Dutch realist painter

Hans Deuss (born Amsterdam, 1948) is a Dutch realist painter. Hans Deuss graduated from the Graphics training at the Gerrit Rietveld Academie in Amsterdam, and started a career in advertising. In 1974 he became a painter.

Hans Deuss' work was part of many expositions of the works of Independent Realists in the Møhlmann museum. His works were also displayed in the Singer Museum in Laren, the Aemstelle Museum in Amstelveen, the Markiezenhof in Bergen op Zoom and the PAN Galerie De Twee Pauwen in The Hague. His work was also displayed abroad in New York, Atlanta, Tokyo, Paris, Antwerp, Strassbourg and Dijon.

==Works==
The main theme of Hans Deuss' work is landscapes. In his paintings, man can be "sensed" by his absence; only the footsteps are visible. The landscapes are fantasy landscapes with mostly angular architectural shapes that sharply contrast with the organic shapes seen in nature. Nature and Culture are in eternal conflict with each other in Hans Deuss' works. Classically shaped exotic buildings stand in sharp contrast with the advancing foliage: trees and bushes grow through constructions or loom in the distance. Air and water surround the architecture. Stairs lead up or down, and seem to offer an escape out of this constricting situation. His paintings give the viewer a sense of enormous space by a horizon far way, or a window that leads the viewer outside of the picture: it is there that the freedom is.

Nature gives battle to the presence of man. Deuss shows mans urge to destruction and the fight that nature wages to save itself. Eventually, Deuss' paintings seem to tell us, nature will come out victorious, but it will take a very long time. The wind blows seeds in tiny cracks in the structures, from which plants and trees will grow that will eventually engulf the building. Deuss likes to spend time outside of the city in which he lives, and he loves to cycle through the flat polderlandscape around Amsterdam. The ever-expanding city can always be seen looming on the horizon, like an advancing front. Deuss is fascinated by this concept.

The buildings in his paintings are figments of his imagination or based on real building. They can be glimpses of memories of his childhood when he was leafing through old photo albums, or of his travels: for example Mexico, where he visited the ancient Aztec buildings.

The surrealistic buildings are mostly open constructions without roof, windows or doors.
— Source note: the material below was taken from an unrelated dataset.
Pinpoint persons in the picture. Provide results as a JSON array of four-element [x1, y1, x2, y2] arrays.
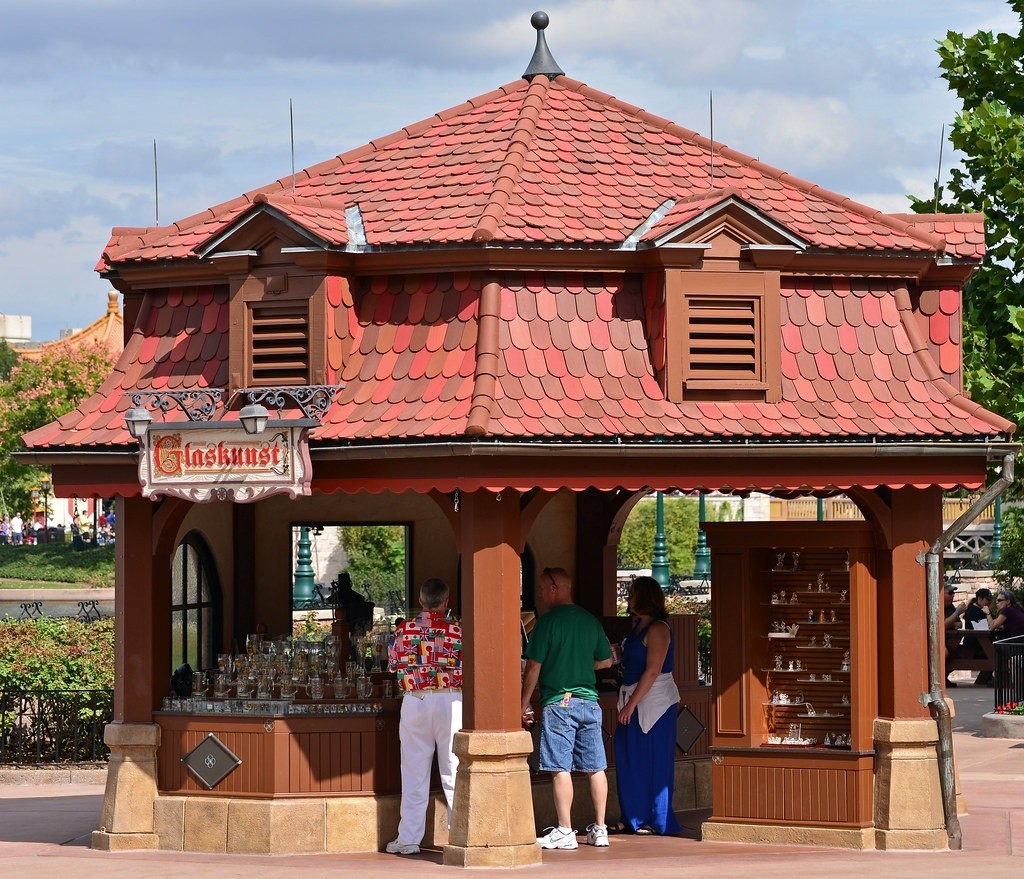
[[518, 566, 614, 850], [385, 577, 464, 855], [981, 590, 1024, 688], [963, 588, 996, 687], [612, 576, 681, 835], [325, 572, 366, 676], [0, 502, 116, 546], [944, 582, 967, 688]]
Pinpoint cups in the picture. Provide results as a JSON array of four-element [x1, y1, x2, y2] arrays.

Air, water or foliage can be glimpsed through these openings. The buildings are not dilapidated or dirty buildings but look to be carefully conserved and clean. Everything is tidy and structured in the painting of Deuss. This tidiness is enhanced by his painting style: the structures of the walls, the leaves of the trees, everything is painted in excruciating detail.

Deuss studied at the Rietveld academy in Amsterdam, and was taught by Melle and Herman Gordijn. This was where his interest in the Magical Realism was born.